Israel and Italy made headlines across the globe for a ‘breakthrough’ in the development of a ‘cure’ against the deadly COVID-19 virus.
Israel’s Defence Minister Naftali Bennett said scientists at the Israel Institute of Biological Research (IIBR) had developed an antibody to COVID-19. Bennett claimed it was a “significant breakthrough” and that researchers are moving to patent and mass-produce the potential treatment.
The IIBR is a secretive organisation that works directly under the Israel Prime Minister’s Office. The Times of Israel reported that the antibody’s development had been completed and that researchers will approach international companies to produce the antibody on a commercial scale. However, the report also said that the antibodies were yet to be tested on humans.
Italian biotech firm Takis in collaboration with Applied DNA Sciences Inc. is working on a vaccine. The company was carrying out animal studies at the Lazzaro Spallanzani National Institute for Infectious Diseases in Rome. It said on Wednesday that during animal studies their vaccine produced antibodies that had a neutralising effect on the virus, according to the Associated Press. Dr Luigi Aurisicchio, CEO and chief scientific officer at Takis, reportedly said: “Thanks to the Spallanzani’s kills, as far as we know, we are among the first in the world to have demonstrated the neutralisation of the coronavirus by a vaccine. We believe this will also happen in humans.”
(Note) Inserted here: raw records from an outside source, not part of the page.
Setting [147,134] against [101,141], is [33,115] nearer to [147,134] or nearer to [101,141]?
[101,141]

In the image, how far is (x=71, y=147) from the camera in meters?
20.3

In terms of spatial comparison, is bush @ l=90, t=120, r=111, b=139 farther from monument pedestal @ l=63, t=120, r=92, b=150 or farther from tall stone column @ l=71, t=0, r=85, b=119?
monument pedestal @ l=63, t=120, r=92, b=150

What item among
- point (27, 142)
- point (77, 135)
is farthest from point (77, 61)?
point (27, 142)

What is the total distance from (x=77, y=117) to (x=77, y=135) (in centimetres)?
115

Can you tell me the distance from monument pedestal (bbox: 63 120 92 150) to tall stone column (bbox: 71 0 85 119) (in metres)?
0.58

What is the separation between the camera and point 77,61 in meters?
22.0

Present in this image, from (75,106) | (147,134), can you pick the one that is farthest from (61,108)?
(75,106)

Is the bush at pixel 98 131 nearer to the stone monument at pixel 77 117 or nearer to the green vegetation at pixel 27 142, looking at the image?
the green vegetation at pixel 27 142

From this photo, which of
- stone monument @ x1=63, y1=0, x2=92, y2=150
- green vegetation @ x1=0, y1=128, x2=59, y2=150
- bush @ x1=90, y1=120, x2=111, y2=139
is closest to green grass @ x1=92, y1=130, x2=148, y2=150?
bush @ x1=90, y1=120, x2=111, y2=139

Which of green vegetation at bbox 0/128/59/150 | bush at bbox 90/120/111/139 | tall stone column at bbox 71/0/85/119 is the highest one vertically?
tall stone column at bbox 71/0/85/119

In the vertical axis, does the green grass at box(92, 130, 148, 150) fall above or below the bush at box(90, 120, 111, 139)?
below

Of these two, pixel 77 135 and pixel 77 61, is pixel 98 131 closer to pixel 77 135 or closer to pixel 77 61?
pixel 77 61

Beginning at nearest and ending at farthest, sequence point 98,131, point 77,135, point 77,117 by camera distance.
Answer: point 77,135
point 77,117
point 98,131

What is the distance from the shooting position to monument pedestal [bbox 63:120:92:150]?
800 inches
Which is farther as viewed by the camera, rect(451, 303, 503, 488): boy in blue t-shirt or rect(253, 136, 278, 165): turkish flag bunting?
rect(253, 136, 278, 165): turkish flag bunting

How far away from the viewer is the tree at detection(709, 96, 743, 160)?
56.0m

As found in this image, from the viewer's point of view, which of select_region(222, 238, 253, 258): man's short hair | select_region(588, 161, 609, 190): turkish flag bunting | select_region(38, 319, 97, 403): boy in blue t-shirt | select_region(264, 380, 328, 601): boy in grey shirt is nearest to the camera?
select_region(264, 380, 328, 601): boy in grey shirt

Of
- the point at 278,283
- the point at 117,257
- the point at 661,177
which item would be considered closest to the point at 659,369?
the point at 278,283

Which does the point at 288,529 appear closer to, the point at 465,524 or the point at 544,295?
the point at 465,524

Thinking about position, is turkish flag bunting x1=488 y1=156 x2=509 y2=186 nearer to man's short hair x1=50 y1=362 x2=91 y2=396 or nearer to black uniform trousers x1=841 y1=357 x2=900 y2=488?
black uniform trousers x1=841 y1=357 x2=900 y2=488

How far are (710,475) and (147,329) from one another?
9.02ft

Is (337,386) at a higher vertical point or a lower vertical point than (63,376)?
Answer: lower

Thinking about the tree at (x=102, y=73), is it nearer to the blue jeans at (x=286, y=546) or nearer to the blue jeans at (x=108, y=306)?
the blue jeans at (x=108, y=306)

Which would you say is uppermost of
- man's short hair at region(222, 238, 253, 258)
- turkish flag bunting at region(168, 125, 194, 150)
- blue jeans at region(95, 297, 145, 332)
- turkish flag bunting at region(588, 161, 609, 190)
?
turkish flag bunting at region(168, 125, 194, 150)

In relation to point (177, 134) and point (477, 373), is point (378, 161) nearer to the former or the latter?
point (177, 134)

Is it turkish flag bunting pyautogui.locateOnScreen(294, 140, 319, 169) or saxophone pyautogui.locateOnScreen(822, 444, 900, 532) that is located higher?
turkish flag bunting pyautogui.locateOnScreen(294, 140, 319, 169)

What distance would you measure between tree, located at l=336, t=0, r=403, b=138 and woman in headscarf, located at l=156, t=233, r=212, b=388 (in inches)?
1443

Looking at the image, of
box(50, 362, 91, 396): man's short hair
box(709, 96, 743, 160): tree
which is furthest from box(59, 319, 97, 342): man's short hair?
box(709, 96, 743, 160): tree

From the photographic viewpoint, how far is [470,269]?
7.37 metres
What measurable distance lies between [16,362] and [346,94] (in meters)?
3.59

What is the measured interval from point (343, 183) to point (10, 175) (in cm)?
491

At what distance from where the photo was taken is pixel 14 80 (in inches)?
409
According to reports, the company is likely to commence human trials soon. The DNA-based vaccine was able to produce an antibody response against the spoke protein of the virus in mice.
WHO’s solidarity trial:
To integrate some of the overlapping efforts of scientists from across the world to find an effective treatment for the novel coronavirus, the World Health Organization (WHO) launched an international ‘solidarity clinical trial’. This will compare four treatment options against the standard of care to assess their relative effectiveness against COVID-19, it said. One of the crucial reasons behind this effort is to expedite the process of trials and increase its scale.
It usually takes years to design and conduct clinical trials for emerging diseases. WHO said the solidarity trial will reduce this by 80%.
“Enrolling patients in one single randomised trial will help facilitate the rapid worldwide comparison of unproven treatments. This will overcome the risk of multiple small trials not generating the strong evidence needed to determine the relative effectiveness of potential treatments,” it said. Over 100 countries are working together on this issue.
Based on evidence from laboratory, animal and clinical studies, Remdesivir, Lopinavir/Ritonavir, Lopinavir/Ritonavir with Interferon beta-1a and Chloroquine, or Hydroxychloroquine were the options selected for the trials.